An article entitled “The Ambidextrous Organization” from Harvard Business Review has really resonated with me as a leader in a large traditional organization. “Ambidextrous,” in this case, means exactly what you would think it means: managing new initiatives and established ones at the same time. While reading, I noted many implications for ministry leaders in strong, historic, or established ministries.
The research behind the article reveals that companies who operate in an ambidextrous fashion are nine times more likely to achieve breakthrough. Instead of implementing a new initiative into the existing structure or launching a new team managed lower in the organization, ambidextrous companies gave new initiatives tremendous levels of freedom while keeping executive levels of leadership highly engaged at the same time. As a result, the new initiatives benefited from company resources and senior leader support without being encumbered by layers of traditional culture and systems. By keeping senior leadership engaged, the entire organization benefited because the right hand knew what the left hand was doing. Ambidextrous.
Leaders of these organizations must be ambidextrous: willing and able to lead differently and skilled to lead the proven and established with one hand and the explorative with the other.
In my context this means caring deeply and leading passionately the ministry and organizational functions that have made LifeWay into what it is while simultaneously launching new initiatives with disproportionate amounts of freedom and resources. I am excited to share details of these in the future and how I believe they will serve churches well.
In the context of a local church, ambidextrous could look like this…

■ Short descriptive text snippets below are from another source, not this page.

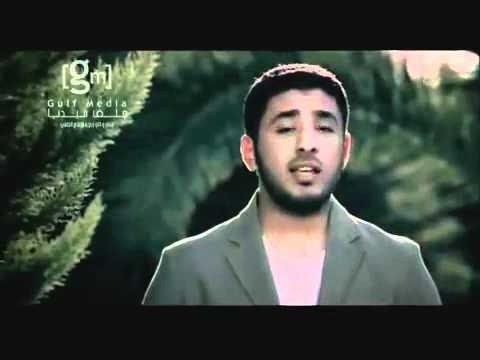 Mishary Al Arada - Ramadhan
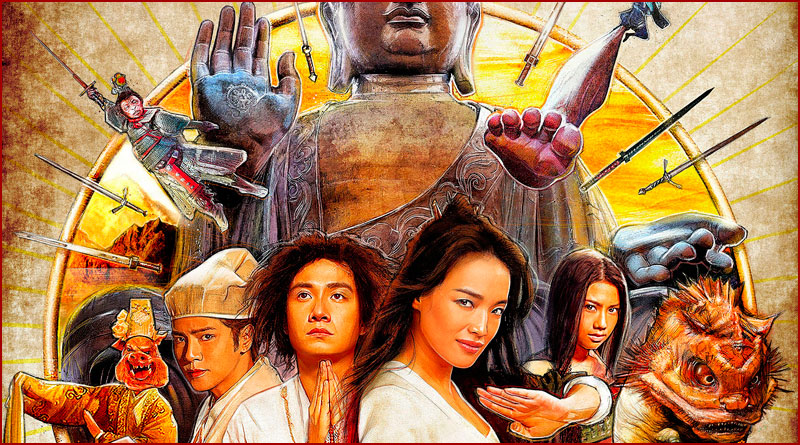 Xi you: Xiang mo pian ou Journey to the West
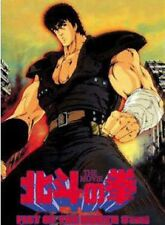 Fist of the North Star - THE MOVIE, ANIME, DVD, ENGLISH Dubbe, USA Shipping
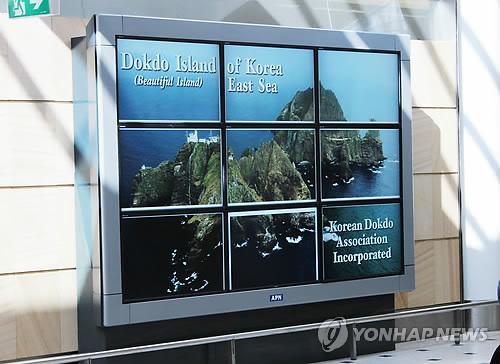 シドニー空港広告
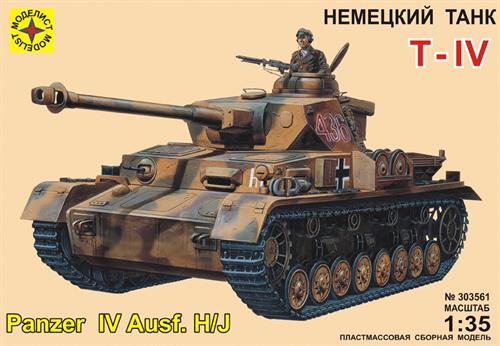 Немецкий танк T-IV H/J (1:35) - фото 36495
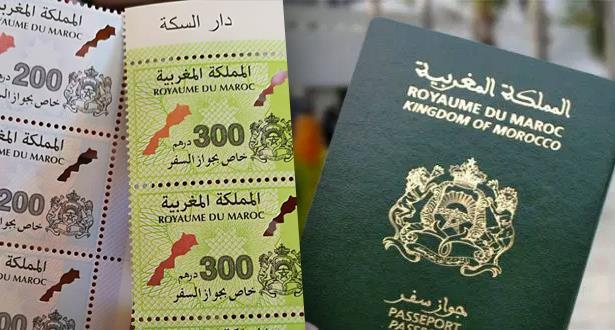 طريقة شرِاء الطابع الإلكتروني عبر الإنترنت الخاص بجواز السفر البيومتري  بالمغرب 2019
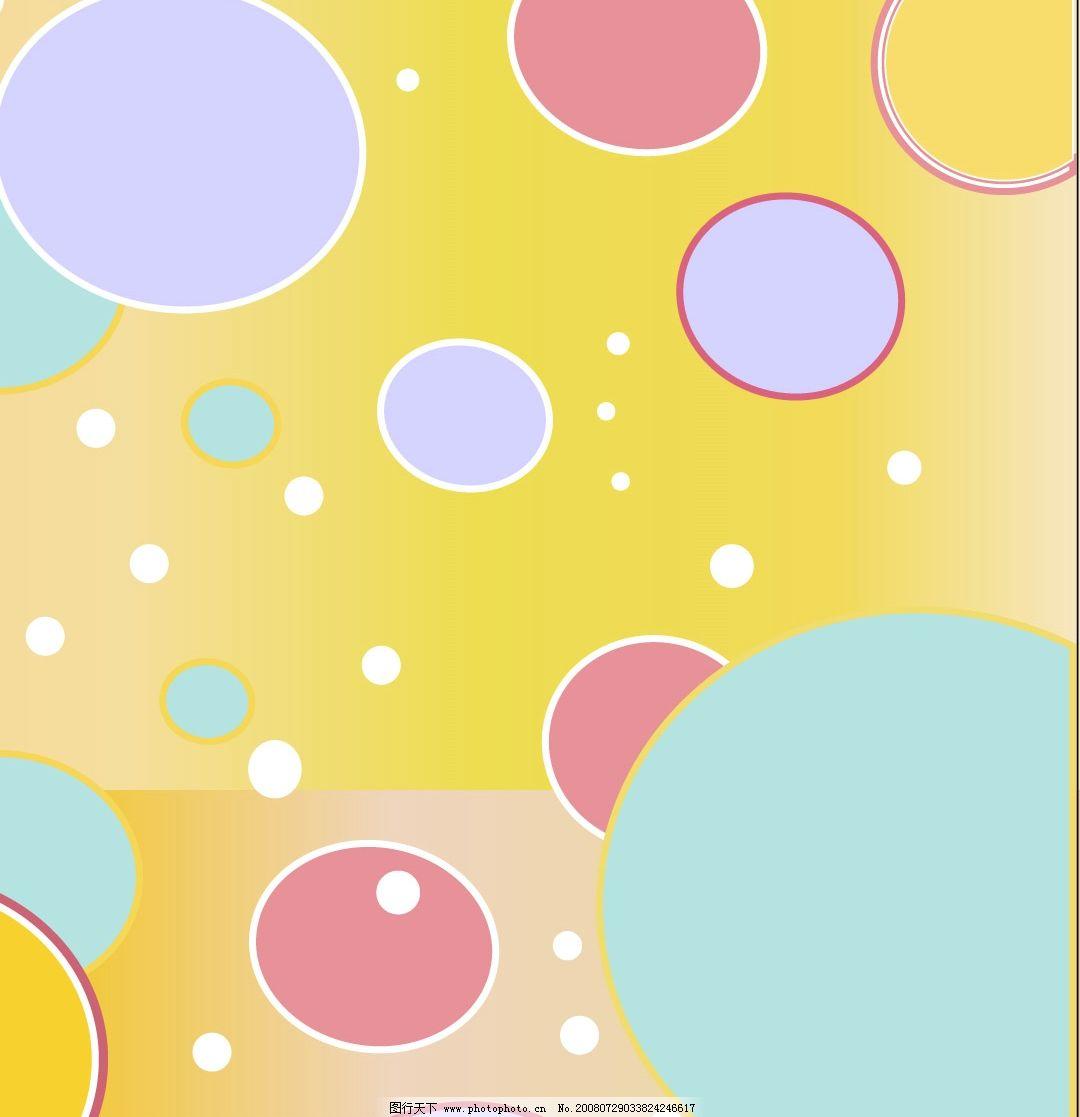 圆圈 泡泡 黄色 绿色 紫色 白色 自然景观 自然风景 美丽风景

• A pastor senses the nudge from God to launch a new ministry but knows his team would be distracted from the essential ministries. Instead of forcing the new ministry through the existing team, he brings in a new leader (paid or volunteer) and gives complete freedom, manages the leader directly, and resources her/him well. I have seen churches launch counseling centers, art studios, and distinct mission organizations in this manner.
• A mission leadership team senses a nudge from God to directly serve an unreached people group or a segment of their city. Yet there is a solid and strong mission philosophy and practice already in place. Instead of funneling the initiative through the existing structure, the team decides to launch a new mission endeavor with a new team recruited specifically for the new endeavor.
Very few leaders have been trained to think and lead in an ambidextrous fashion. We tend to exploit our current strength. But if business leaders long for breakthrough and greater impact, how much more so should leaders in the Kingdom?